Feb. 10—A number of prominent voices around the world have spoken out, condemning the continuation of the sanctions policy against Syria.

The Middle East Council of Churches (MECC) issued a statement, from their emergency meeting convened Feb. 6, “We urge the immediate lifting of sanctions on Syria and allowing access to all materials, so sanctions may not turn into a crime against humanity.” Further, they “called on the international community and the international Ecumenical family to provide urgent emergency aid to the region, in coordination with the Middle East Council of Churches, the Churches, and their affiliated institutions.” The MECC, founded in 1974, is headquartered in Beirut, Lebanon, and includes the Eastern Orthodox Churches, the Oriental Orthodox Churches, the Evangelical Churches, and the Catholic Churches of the region.

The MECC statement reported that, “despite their limited resources as a result of the blockade, all the Churches in the Middle East have put their resources at the disposal of the affected and displaced people due to the earthquake, since the first moments of the disaster.” The Churches “will spare no effort in doing all they can to relieve their pain and lead them towards prosperity and progress.” The statement stressed that the Churches in the Middle East “always support their people.”

The Sant’Egidio Community, an association of fraternal communities in many nations, issued a release Feb. 7, stating, “The ruinous earthquake that has destroyed an entire region on the Turkish-Syrian border is claiming thousands of victims, whose count continues to grow.” The war-torn country of Syria is said to suffer more because of “the international sanctions affecting the country.
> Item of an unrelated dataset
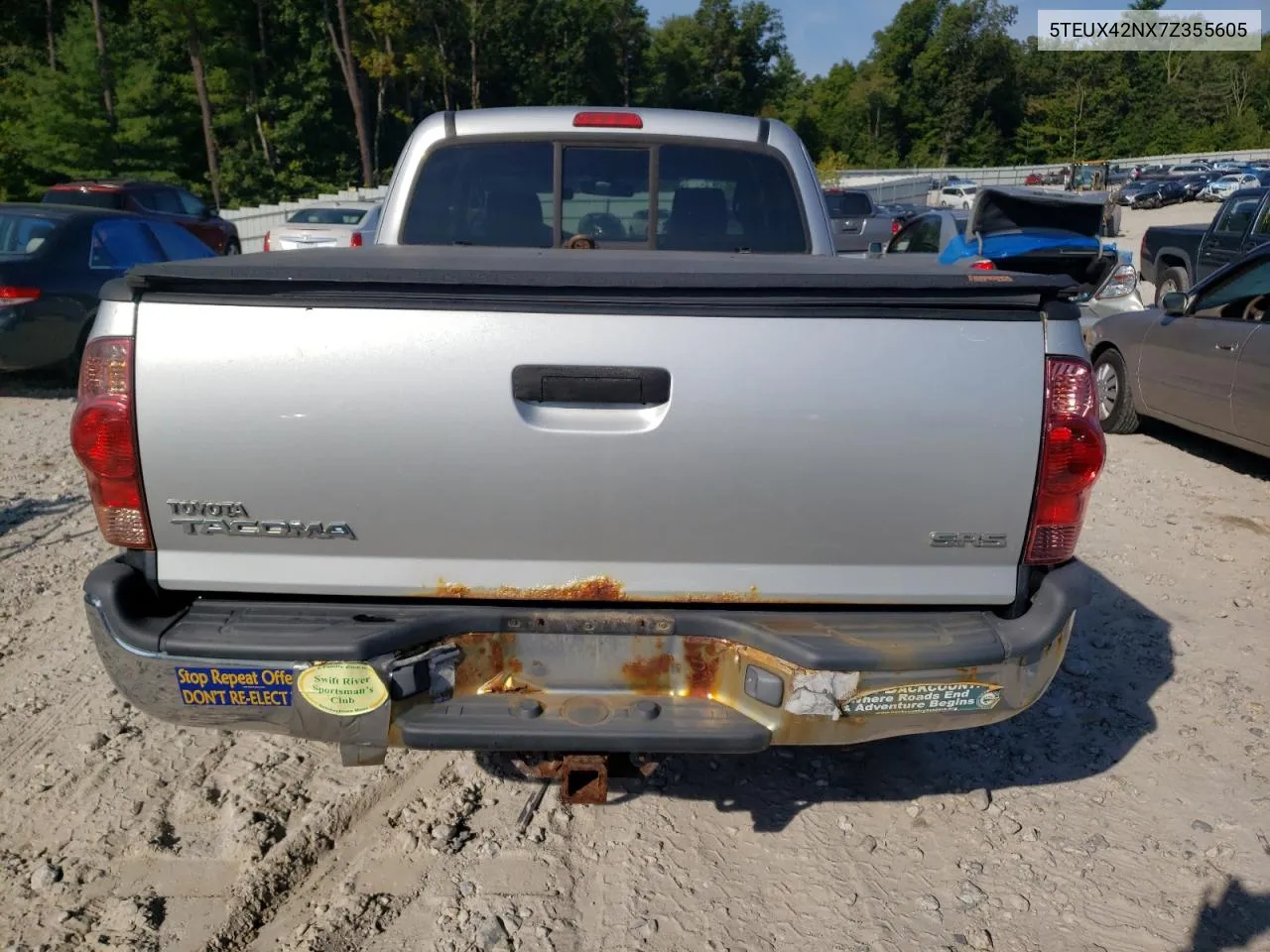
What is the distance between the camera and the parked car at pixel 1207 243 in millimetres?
12344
We believe it is time to suspend the sanctions to allow relief to arrive copiously and as quickly as possible to help the people exhausted by war and earthquake.” The Sant’Egidio Community, founded in 1968, is headquartered in Rome, and often used by the Vatican for informal diplomacy.

Italian Defense Minister Guido Crosetto tweeted out within two days of the earthquake, that human lives come before sanctions. “The earthquake hit two nations and both should be helped, with equal determination. Humanity in the face of tragedy does not stop at state borders, does not judge and must override everything, even sanctions.”
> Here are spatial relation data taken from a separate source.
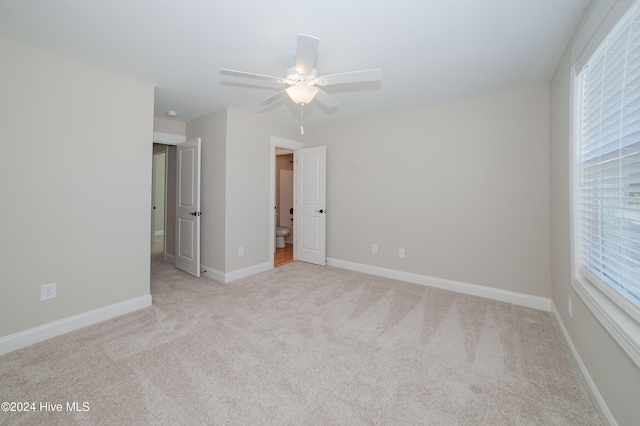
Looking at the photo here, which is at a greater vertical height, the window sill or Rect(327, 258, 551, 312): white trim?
the window sill

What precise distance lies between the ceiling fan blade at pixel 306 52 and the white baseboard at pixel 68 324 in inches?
→ 110

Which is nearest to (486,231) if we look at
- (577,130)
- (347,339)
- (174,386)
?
(577,130)

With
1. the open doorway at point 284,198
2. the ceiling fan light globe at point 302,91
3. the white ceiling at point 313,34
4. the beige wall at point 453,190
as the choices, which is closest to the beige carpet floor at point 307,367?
the beige wall at point 453,190

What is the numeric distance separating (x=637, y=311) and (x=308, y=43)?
2.11m

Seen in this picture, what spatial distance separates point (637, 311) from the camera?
3.69 feet

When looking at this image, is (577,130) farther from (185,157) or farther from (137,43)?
(185,157)

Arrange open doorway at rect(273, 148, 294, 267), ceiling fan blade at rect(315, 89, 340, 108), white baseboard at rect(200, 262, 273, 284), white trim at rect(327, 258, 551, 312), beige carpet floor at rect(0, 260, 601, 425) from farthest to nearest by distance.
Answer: open doorway at rect(273, 148, 294, 267) < white baseboard at rect(200, 262, 273, 284) < white trim at rect(327, 258, 551, 312) < ceiling fan blade at rect(315, 89, 340, 108) < beige carpet floor at rect(0, 260, 601, 425)

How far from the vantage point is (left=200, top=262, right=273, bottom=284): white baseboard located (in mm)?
3535

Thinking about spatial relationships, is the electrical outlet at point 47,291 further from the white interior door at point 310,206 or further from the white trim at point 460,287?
the white trim at point 460,287

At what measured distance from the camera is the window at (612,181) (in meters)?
1.17

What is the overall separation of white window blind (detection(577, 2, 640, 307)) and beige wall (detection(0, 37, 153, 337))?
12.0 ft

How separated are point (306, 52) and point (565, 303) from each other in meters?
2.83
President of the Syrian Arab Red Crescent Society (SARC), Khaled Hboubati, condemned the sanctions and said on Feb. 7: “We demand the lifting of economic sanctions and the siege in order…to allow aid deliveries and humanitarian actions to be implemented by SARC and other bodies.” “These sanctions are against who?” he demanded to know. “Against the Syrian people?”

Cardinal Matteo Maria Zuppi, President of the Italian Bishops Conference, issued a call for “suspending or revoking” sanctions on Syria.

Mick Wallace, Member of the European Parliament (Ireland South), tweeted Feb. 7 that if the European Union really cared about the earthquake victims, “Could they show it by ending their illegal sanctions on Syria which have killed so many innocent people?”

China’s Foreign Ministry Spokesperson, Mao Ning, stated at the Feb. 8 Ministry press briefing, “In the wake of the catastrophe, the U.S. should put aside geopolitical obsessions and immediately lift the unilateral sanctions on Syria, to unlock the doors for humanitarian aid to Syria.”